En una carta enviada al Washington Post y publicada este jueves, los próximos funcionarios respondieron a las críticas del embajador Ken Salazar y del propio diario. Salazar había asegurado que la iniciativa judicial dañaría la relación bilateral, mientras que el Washington Post argumentó en un editorial que los asuntos internos mexicanos son de interés hemisférico.
“México se encuentra en un proceso interno para abordar la tan necesaria reforma de su sistema de justicia, con el propósito de fortalecer y reforzar su transparencia y eficacia. Estos son valores que tanto Estados Unidos como México comparten. Sin embargo, tanto el embajador estadounidense Ken Salazar como The Post han criticado este ejercicio nacional argumentando que la elección directa de magistrados y jueces –una característica importante de la propuesta, pero no el único cambio considerado– amenaza de alguna manera la democracia mexicana. Esto es a la vez preocupante y desconcertante”, señalaron en la misiva.
De la Fuente y Ebrard subrayaron que la interferencia en asuntos internos de México es contraria al principio reconocido por la ONU de no intervención en la jurisdicción interna de ningún Estado. Además, destacaron que en Estados Unidos muchos estados eligen en votación popular a los miembros del Poder Judicial, lo que sugiere un doble rasero en las críticas.

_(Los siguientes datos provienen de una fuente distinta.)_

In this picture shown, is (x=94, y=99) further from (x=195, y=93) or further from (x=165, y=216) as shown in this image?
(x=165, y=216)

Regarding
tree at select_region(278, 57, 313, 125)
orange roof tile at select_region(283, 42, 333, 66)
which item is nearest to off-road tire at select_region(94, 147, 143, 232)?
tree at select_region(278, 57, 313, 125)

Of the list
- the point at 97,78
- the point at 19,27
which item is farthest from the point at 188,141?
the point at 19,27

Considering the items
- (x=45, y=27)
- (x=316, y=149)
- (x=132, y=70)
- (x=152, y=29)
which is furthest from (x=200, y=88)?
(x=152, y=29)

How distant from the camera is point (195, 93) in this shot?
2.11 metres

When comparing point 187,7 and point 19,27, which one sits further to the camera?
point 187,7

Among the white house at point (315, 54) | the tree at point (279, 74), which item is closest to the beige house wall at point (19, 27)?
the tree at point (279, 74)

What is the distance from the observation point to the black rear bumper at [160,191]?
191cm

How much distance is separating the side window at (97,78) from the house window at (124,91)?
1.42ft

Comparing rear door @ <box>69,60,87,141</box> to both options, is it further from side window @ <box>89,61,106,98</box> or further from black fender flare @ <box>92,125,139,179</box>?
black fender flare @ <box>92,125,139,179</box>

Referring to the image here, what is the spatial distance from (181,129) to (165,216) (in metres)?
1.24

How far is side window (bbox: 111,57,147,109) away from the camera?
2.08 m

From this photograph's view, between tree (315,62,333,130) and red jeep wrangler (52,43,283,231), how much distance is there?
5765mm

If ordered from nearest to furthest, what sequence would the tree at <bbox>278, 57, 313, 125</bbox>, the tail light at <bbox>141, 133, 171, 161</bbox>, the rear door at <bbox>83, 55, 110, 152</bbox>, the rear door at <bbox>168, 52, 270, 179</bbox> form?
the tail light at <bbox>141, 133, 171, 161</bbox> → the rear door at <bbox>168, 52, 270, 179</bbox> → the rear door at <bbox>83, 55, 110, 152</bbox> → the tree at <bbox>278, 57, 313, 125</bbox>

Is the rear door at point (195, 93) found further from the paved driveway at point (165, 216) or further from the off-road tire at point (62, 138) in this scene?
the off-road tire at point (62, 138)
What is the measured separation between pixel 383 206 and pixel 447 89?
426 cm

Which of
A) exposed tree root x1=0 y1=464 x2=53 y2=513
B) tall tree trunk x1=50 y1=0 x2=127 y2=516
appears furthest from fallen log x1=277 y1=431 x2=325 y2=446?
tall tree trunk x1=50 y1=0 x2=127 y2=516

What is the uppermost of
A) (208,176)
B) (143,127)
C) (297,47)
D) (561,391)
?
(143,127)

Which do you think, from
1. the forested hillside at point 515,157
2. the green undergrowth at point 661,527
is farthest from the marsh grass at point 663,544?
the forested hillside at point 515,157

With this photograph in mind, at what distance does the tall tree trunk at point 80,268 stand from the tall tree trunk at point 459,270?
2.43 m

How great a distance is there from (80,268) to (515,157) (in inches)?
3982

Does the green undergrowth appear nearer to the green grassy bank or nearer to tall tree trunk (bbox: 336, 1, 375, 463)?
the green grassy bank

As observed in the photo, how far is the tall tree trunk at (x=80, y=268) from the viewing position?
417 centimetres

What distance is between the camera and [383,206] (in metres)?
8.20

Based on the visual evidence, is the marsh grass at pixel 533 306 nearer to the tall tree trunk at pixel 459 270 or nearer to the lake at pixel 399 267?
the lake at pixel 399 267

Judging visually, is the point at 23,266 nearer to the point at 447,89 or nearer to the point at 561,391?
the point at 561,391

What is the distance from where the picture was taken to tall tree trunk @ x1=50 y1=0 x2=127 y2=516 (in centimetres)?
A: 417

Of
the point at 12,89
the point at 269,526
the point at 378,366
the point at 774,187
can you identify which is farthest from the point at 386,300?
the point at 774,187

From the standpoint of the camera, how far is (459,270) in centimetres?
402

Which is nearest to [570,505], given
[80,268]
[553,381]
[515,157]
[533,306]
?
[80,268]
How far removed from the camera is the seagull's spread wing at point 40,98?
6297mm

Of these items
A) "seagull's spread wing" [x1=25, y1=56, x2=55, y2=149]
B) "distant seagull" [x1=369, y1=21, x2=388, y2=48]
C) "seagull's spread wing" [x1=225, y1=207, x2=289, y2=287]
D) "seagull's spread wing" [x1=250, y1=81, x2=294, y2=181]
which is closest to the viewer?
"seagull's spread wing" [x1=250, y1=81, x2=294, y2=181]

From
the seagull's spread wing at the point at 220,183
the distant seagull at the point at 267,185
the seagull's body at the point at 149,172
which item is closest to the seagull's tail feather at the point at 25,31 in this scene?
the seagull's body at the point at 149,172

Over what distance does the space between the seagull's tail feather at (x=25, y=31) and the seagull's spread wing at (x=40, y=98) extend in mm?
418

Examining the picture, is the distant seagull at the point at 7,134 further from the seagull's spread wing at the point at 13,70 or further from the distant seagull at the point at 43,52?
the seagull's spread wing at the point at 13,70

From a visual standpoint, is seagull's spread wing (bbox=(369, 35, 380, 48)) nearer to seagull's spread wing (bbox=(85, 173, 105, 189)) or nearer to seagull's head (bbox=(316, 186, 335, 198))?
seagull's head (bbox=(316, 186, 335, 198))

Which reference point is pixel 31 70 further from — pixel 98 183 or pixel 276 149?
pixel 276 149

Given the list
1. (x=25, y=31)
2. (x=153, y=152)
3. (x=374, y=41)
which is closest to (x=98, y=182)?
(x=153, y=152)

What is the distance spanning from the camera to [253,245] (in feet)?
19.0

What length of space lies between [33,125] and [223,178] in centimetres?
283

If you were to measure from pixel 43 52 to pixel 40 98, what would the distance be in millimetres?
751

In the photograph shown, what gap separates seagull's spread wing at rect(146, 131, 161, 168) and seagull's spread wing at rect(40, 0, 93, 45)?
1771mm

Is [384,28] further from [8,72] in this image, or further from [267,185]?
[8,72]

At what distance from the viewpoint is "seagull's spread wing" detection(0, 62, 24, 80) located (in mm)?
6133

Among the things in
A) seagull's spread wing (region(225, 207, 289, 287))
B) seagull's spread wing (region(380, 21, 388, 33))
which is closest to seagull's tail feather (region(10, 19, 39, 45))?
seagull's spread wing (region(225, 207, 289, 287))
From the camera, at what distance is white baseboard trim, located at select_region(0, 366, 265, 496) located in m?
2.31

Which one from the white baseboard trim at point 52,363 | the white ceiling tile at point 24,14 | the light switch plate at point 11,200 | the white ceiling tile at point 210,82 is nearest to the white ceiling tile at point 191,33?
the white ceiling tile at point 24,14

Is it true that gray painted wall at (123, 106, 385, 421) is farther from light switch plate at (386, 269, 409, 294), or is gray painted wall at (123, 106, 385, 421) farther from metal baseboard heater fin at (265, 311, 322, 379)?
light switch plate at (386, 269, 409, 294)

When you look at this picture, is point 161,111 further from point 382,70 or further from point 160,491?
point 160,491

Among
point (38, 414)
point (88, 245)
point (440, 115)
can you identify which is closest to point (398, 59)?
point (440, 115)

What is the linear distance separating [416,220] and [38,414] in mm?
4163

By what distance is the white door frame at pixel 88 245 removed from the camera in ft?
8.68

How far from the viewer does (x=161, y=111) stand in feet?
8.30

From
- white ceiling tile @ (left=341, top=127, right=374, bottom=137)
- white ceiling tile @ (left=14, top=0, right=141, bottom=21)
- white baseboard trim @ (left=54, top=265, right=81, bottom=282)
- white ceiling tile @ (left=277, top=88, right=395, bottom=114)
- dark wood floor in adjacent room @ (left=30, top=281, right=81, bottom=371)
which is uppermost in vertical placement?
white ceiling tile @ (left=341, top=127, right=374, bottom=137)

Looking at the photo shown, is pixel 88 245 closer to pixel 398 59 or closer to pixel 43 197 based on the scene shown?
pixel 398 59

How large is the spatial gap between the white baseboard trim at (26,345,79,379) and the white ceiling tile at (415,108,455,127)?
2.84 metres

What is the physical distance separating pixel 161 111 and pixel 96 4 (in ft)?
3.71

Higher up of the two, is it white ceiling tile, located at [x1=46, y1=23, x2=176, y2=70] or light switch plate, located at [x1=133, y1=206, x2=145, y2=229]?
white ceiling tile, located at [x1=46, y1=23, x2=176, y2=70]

Los futuros Secretarios también recordaron que México respeta los procesos internos de Estados Unidos, incluso cuando afectan intereses mexicanos, y esperan que Estados Unidos haga lo mismo.
«Así como México respeta el derecho a la autodeterminación de Estados Unidos en sus procesos políticos, pese a que los resultados afecten intereses mexicanos, Estados Unidos debe mostrar el mismo respeto por la búsqueda soberana de México de un Poder Judicial más transparente», manifestaron.
Con la mayoría obtenida en las elecciones del 2 de junio en México, la Presidenta electa podría simplemente llenar la Suprema Corte de Justicia de la Nación con leales, como hacen los líderes en muchos otros países, pero su respaldo a las elecciones directas del Poder Judicial es una expresión de apoyo a la democracia mexicana y a la independencia judicial de cualquier administración o líder.
Finalmente, De la Fuente y Ebrard adelantaron que México permanecerá abierto a cualquier compromiso constructivo y al intercambio de ideas con Estados Unidos, siempre y cuando esas conversaciones estén arraigadas en el profundo respeto que ambas naciones tienen una por la otra y por su soberanía.